▸ **What the exercise asks**
Although the entries contain pictures, return everything else in them verbatim and omit the pictures.
***
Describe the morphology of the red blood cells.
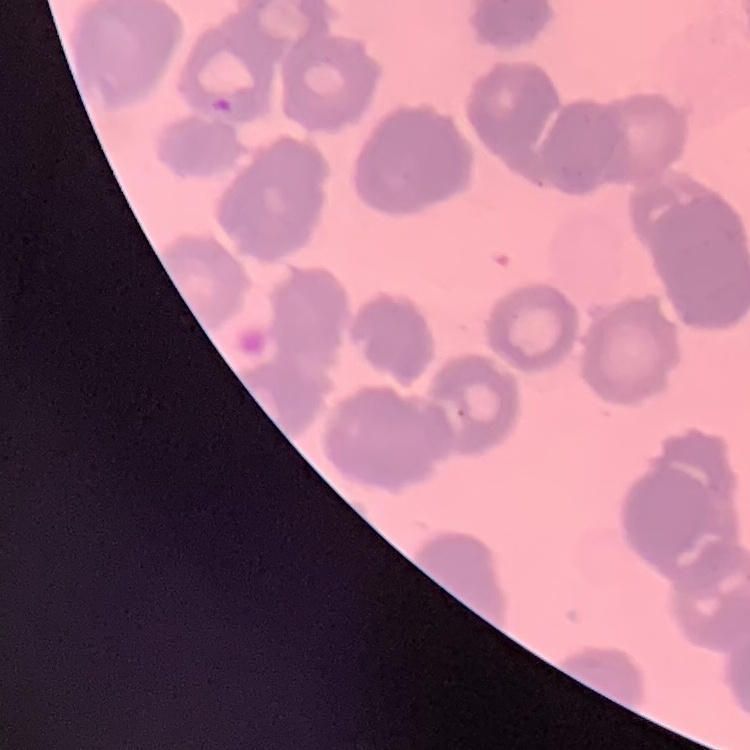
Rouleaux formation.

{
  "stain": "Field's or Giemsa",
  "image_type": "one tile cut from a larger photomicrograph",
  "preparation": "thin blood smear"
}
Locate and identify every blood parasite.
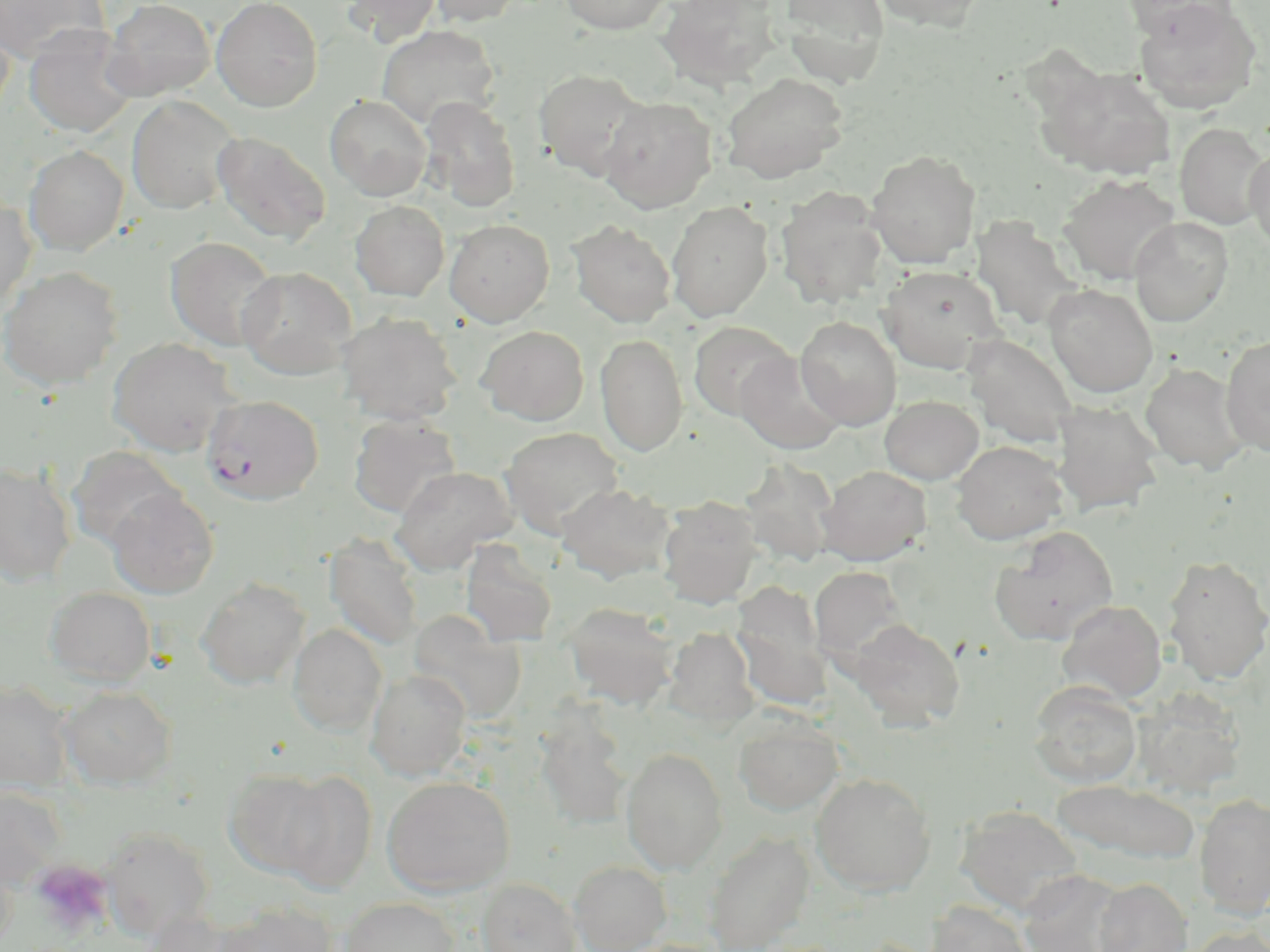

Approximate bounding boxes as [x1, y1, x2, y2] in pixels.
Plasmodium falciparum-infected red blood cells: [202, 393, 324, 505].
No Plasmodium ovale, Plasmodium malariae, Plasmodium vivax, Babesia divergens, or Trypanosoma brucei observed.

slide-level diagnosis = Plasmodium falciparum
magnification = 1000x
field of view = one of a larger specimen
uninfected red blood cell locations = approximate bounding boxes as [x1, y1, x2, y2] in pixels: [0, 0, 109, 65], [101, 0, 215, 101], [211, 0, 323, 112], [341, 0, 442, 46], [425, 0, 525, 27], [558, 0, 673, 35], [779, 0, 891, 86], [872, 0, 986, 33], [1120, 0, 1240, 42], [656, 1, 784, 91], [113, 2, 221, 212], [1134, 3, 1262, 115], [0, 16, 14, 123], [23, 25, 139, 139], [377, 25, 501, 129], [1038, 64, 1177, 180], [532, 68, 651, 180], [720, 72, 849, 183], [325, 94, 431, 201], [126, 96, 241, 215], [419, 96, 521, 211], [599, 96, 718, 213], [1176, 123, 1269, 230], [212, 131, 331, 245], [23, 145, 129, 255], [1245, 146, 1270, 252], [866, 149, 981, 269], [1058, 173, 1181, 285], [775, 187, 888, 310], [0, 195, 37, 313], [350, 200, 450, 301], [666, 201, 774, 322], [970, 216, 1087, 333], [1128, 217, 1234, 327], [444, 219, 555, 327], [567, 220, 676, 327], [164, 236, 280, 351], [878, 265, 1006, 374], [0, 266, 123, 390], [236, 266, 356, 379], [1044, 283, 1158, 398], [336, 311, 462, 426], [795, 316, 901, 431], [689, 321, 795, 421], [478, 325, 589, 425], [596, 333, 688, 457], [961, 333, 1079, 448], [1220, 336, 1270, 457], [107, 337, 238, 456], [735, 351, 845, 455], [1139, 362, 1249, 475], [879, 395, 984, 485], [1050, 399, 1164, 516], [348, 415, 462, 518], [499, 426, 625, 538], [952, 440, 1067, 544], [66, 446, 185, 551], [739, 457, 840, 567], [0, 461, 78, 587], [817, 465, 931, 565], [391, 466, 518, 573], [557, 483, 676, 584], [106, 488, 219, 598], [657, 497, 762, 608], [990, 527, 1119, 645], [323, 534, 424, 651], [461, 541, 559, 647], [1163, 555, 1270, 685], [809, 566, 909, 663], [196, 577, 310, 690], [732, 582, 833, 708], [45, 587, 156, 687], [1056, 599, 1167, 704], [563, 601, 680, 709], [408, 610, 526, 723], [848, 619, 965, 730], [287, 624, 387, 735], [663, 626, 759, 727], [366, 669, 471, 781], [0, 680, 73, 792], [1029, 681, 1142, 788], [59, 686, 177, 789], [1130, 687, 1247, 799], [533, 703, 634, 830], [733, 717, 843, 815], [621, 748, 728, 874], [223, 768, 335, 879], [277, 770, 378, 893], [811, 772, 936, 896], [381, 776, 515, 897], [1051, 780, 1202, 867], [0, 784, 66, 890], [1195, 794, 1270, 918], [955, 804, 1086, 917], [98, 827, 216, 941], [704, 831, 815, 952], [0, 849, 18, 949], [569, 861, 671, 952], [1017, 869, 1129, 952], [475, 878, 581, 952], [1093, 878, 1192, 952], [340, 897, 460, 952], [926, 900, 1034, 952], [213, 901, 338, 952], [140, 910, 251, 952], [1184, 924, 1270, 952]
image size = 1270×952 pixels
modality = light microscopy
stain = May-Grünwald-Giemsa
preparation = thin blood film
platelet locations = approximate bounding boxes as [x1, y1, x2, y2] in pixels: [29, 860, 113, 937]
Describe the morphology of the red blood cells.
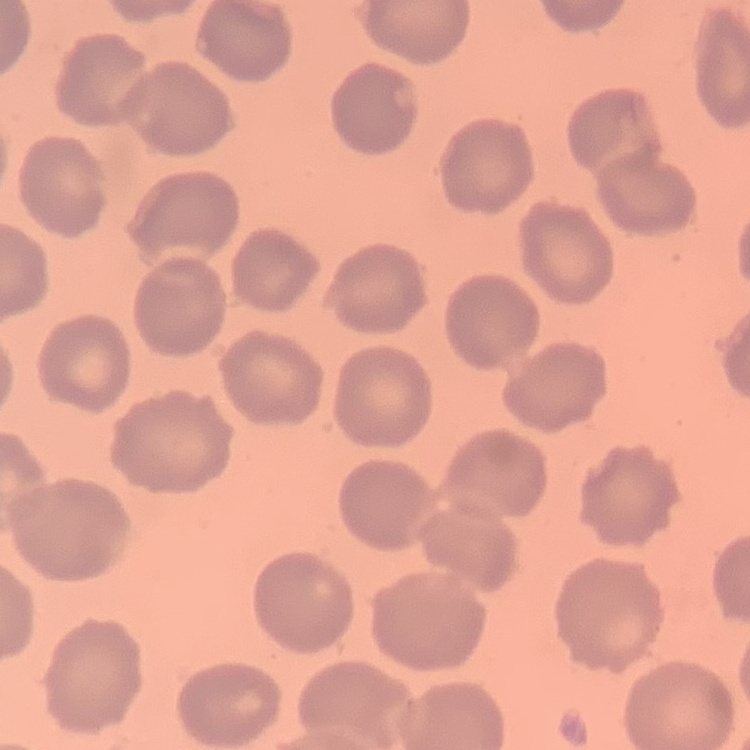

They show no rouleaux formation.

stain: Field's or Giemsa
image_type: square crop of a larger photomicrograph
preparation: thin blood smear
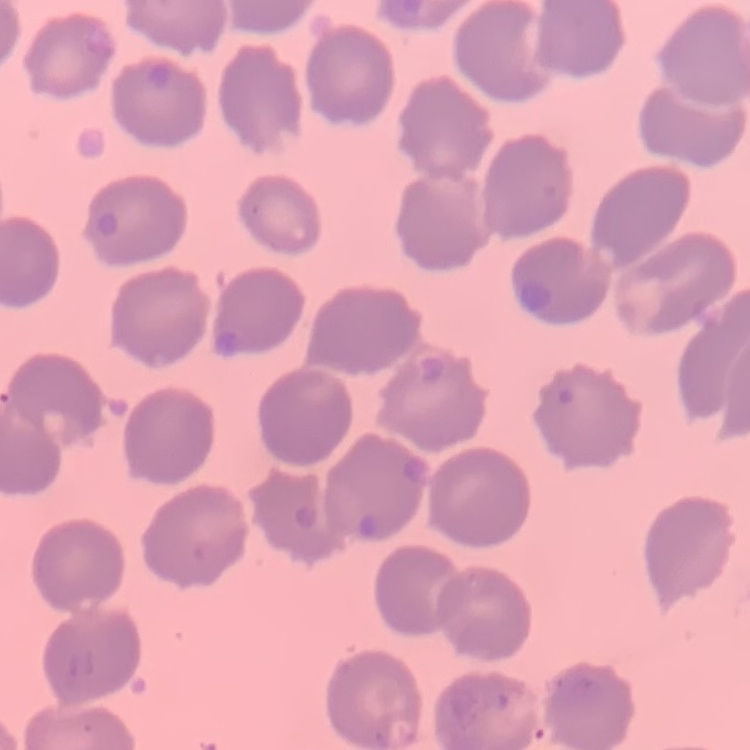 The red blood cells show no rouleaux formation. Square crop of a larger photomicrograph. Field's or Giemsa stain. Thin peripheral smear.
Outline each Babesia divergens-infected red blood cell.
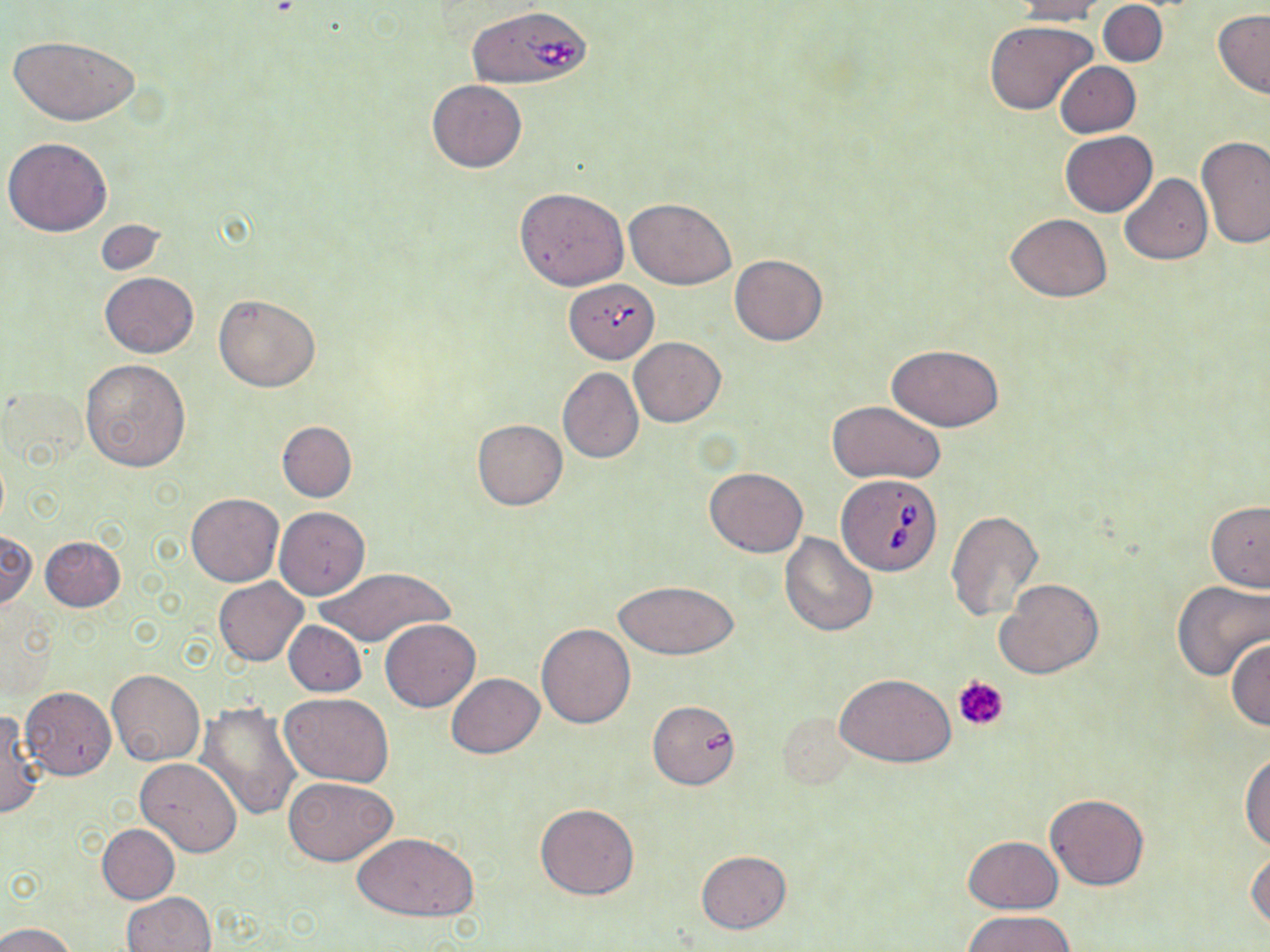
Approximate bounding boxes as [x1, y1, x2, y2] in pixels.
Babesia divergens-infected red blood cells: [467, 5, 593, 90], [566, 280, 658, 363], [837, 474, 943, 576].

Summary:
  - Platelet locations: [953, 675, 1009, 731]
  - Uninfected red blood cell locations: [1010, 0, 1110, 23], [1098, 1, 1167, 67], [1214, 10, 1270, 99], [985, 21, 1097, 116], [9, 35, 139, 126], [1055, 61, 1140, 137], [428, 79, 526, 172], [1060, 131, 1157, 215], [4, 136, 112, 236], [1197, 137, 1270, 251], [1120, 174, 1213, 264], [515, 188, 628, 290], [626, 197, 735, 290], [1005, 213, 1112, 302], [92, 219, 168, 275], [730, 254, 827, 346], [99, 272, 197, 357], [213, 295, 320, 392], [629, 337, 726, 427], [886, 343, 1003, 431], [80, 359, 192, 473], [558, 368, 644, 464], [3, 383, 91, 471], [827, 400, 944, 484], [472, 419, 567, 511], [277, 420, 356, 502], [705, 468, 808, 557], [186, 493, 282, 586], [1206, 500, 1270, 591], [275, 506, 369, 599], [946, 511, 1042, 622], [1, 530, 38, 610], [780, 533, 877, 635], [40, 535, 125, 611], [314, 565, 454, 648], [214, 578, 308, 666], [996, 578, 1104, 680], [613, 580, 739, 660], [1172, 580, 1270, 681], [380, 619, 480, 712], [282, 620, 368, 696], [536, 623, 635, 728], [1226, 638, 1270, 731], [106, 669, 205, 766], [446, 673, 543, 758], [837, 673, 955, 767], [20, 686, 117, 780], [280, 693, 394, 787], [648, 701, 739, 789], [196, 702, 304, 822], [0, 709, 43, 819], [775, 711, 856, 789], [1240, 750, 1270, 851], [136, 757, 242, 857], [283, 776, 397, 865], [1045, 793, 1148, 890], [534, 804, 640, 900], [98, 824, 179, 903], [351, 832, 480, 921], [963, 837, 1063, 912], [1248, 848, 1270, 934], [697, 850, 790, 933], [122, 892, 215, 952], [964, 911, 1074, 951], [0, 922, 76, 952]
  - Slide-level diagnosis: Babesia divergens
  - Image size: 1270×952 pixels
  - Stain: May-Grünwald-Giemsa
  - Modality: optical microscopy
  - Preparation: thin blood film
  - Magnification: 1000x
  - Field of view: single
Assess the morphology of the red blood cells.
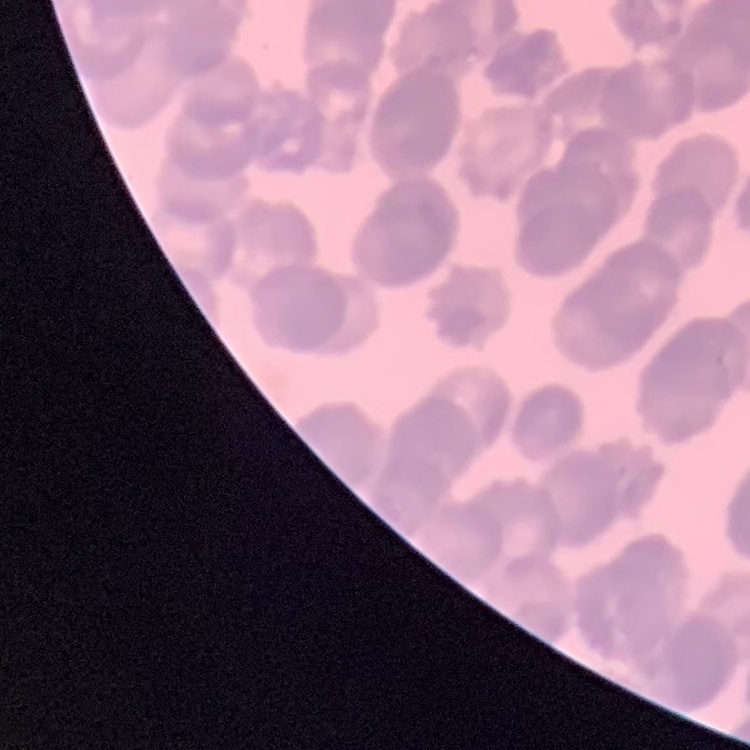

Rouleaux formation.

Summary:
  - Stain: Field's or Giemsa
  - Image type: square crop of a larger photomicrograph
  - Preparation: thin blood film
***
▸ **Response to this task**
Describe the morphology of the red blood cells.
Rouleaux formation.

{
  "stain": "Field's or Giemsa",
  "image_type": "one tile cut from a larger photomicrograph",
  "preparation": "thin blood smear"
}
Locate and identify every blood parasite.

Approximate bounding boxes as [x1, y1, x2, y2] in pixels.
Plasmodium falciparum-infected red blood cells: [202, 393, 324, 505].
No Plasmodium ovale, Plasmodium malariae, Plasmodium vivax, Babesia divergens, or Trypanosoma brucei observed.

slide-level diagnosis = Plasmodium falciparum
magnification = 1000x
field of view = one of a larger specimen
uninfected red blood cell locations = approximate bounding boxes as [x1, y1, x2, y2] in pixels: [0, 0, 109, 65], [101, 0, 215, 101], [211, 0, 323, 112], [341, 0, 442, 46], [425, 0, 525, 27], [558, 0, 673, 35], [779, 0, 891, 86], [872, 0, 986, 33], [1120, 0, 1240, 42], [656, 1, 784, 91], [113, 2, 221, 212], [1134, 3, 1262, 115], [0, 16, 14, 123], [23, 25, 139, 139], [377, 25, 501, 129], [1038, 64, 1177, 180], [532, 68, 651, 180], [720, 72, 849, 183], [325, 94, 431, 201], [126, 96, 241, 215], [419, 96, 521, 211], [599, 96, 718, 213], [1176, 123, 1269, 230], [212, 131, 331, 245], [23, 145, 129, 255], [1245, 146, 1270, 252], [866, 149, 981, 269], [1058, 173, 1181, 285], [775, 187, 888, 310], [0, 195, 37, 313], [350, 200, 450, 301], [666, 201, 774, 322], [970, 216, 1087, 333], [1128, 217, 1234, 327], [444, 219, 555, 327], [567, 220, 676, 327], [164, 236, 280, 351], [878, 265, 1006, 374], [0, 266, 123, 390], [236, 266, 356, 379], [1044, 283, 1158, 398], [336, 311, 462, 426], [795, 316, 901, 431], [689, 321, 795, 421], [478, 325, 589, 425], [596, 333, 688, 457], [961, 333, 1079, 448], [1220, 336, 1270, 457], [107, 337, 238, 456], [735, 351, 845, 455], [1139, 362, 1249, 475], [879, 395, 984, 485], [1050, 399, 1164, 516], [348, 415, 462, 518], [499, 426, 625, 538], [952, 440, 1067, 544], [66, 446, 185, 551], [739, 457, 840, 567], [0, 461, 78, 587], [817, 465, 931, 565], [391, 466, 518, 573], [557, 483, 676, 584], [106, 488, 219, 598], [657, 497, 762, 608], [990, 527, 1119, 645], [323, 534, 424, 651], [461, 541, 559, 647], [1163, 555, 1270, 685], [809, 566, 909, 663], [196, 577, 310, 690], [732, 582, 833, 708], [45, 587, 156, 687], [1056, 599, 1167, 704], [563, 601, 680, 709], [408, 610, 526, 723], [848, 619, 965, 730], [287, 624, 387, 735], [663, 626, 759, 727], [366, 669, 471, 781], [0, 680, 73, 792], [1029, 681, 1142, 788], [59, 686, 177, 789], [1130, 687, 1247, 799], [533, 703, 634, 830], [733, 717, 843, 815], [621, 748, 728, 874], [223, 768, 335, 879], [277, 770, 378, 893], [811, 772, 936, 896], [381, 776, 515, 897], [1051, 780, 1202, 867], [0, 784, 66, 890], [1195, 794, 1270, 918], [955, 804, 1086, 917], [98, 827, 216, 941], [704, 831, 815, 952], [0, 849, 18, 949], [569, 861, 671, 952], [1017, 869, 1129, 952], [475, 878, 581, 952], [1093, 878, 1192, 952], [340, 897, 460, 952], [926, 900, 1034, 952], [213, 901, 338, 952], [140, 910, 251, 952], [1184, 924, 1270, 952]
image size = 1270×952 pixels
modality = light microscopy
stain = May-Grünwald-Giemsa
preparation = thin blood film
platelet locations = approximate bounding boxes as [x1, y1, x2, y2] in pixels: [29, 860, 113, 937]
Describe the morphology of the red blood cells.

They show no rouleaux formation.

stain: Field's or Giemsa
image_type: square crop of a larger photomicrograph
preparation: thin blood smear
 The red blood cells show no rouleaux formation. Square crop of a larger photomicrograph. Field's or Giemsa stain. Thin peripheral smear.
Outline each Babesia divergens-infected red blood cell.
Approximate bounding boxes as [x1, y1, x2, y2] in pixels.
Babesia divergens-infected red blood cells: [467, 5, 593, 90], [566, 280, 658, 363], [837, 474, 943, 576].

Summary:
  - Platelet locations: [953, 675, 1009, 731]
  - Uninfected red blood cell locations: [1010, 0, 1110, 23], [1098, 1, 1167, 67], [1214, 10, 1270, 99], [985, 21, 1097, 116], [9, 35, 139, 126], [1055, 61, 1140, 137], [428, 79, 526, 172], [1060, 131, 1157, 215], [4, 136, 112, 236], [1197, 137, 1270, 251], [1120, 174, 1213, 264], [515, 188, 628, 290], [626, 197, 735, 290], [1005, 213, 1112, 302], [92, 219, 168, 275], [730, 254, 827, 346], [99, 272, 197, 357], [213, 295, 320, 392], [629, 337, 726, 427], [886, 343, 1003, 431], [80, 359, 192, 473], [558, 368, 644, 464], [3, 383, 91, 471], [827, 400, 944, 484], [472, 419, 567, 511], [277, 420, 356, 502], [705, 468, 808, 557], [186, 493, 282, 586], [1206, 500, 1270, 591], [275, 506, 369, 599], [946, 511, 1042, 622], [1, 530, 38, 610], [780, 533, 877, 635], [40, 535, 125, 611], [314, 565, 454, 648], [214, 578, 308, 666], [996, 578, 1104, 680], [613, 580, 739, 660], [1172, 580, 1270, 681], [380, 619, 480, 712], [282, 620, 368, 696], [536, 623, 635, 728], [1226, 638, 1270, 731], [106, 669, 205, 766], [446, 673, 543, 758], [837, 673, 955, 767], [20, 686, 117, 780], [280, 693, 394, 787], [648, 701, 739, 789], [196, 702, 304, 822], [0, 709, 43, 819], [775, 711, 856, 789], [1240, 750, 1270, 851], [136, 757, 242, 857], [283, 776, 397, 865], [1045, 793, 1148, 890], [534, 804, 640, 900], [98, 824, 179, 903], [351, 832, 480, 921], [963, 837, 1063, 912], [1248, 848, 1270, 934], [697, 850, 790, 933], [122, 892, 215, 952], [964, 911, 1074, 951], [0, 922, 76, 952]
  - Slide-level diagnosis: Babesia divergens
  - Image size: 1270×952 pixels
  - Stain: May-Grünwald-Giemsa
  - Modality: optical microscopy
  - Preparation: thin blood film
  - Magnification: 1000x
  - Field of view: single
Assess the morphology of the red blood cells.

Rouleaux formation.

Summary:
  - Stain: Field's or Giemsa
  - Image type: square crop of a larger photomicrograph
  - Preparation: thin blood film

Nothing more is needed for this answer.